### [DATA EXCERPTS]

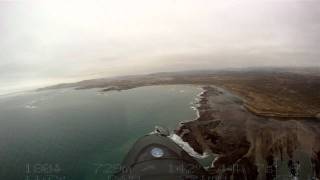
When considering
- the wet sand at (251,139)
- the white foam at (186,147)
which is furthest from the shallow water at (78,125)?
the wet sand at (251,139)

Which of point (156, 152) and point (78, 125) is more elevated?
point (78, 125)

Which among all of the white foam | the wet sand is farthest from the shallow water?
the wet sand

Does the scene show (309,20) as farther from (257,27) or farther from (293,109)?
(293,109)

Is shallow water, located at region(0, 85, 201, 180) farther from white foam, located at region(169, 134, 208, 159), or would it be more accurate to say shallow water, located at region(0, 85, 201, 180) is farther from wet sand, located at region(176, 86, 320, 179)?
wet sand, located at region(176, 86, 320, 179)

### [AIM]
Reproduce all of the records above word for word, leaving out the pictures.

### [EXERCISE ANSWER]
When considering
- the wet sand at (251,139)
- the white foam at (186,147)
which is furthest from the shallow water at (78,125)?
the wet sand at (251,139)

Which of point (156, 152) and point (78, 125) is more elevated?
point (78, 125)

Which among all of the white foam | the wet sand is farthest from the shallow water?
the wet sand

Does the scene show (309,20) as farther from (257,27) or farther from (293,109)?
(293,109)

Is shallow water, located at region(0, 85, 201, 180) farther from white foam, located at region(169, 134, 208, 159), or would it be more accurate to say shallow water, located at region(0, 85, 201, 180) is farther from wet sand, located at region(176, 86, 320, 179)?
wet sand, located at region(176, 86, 320, 179)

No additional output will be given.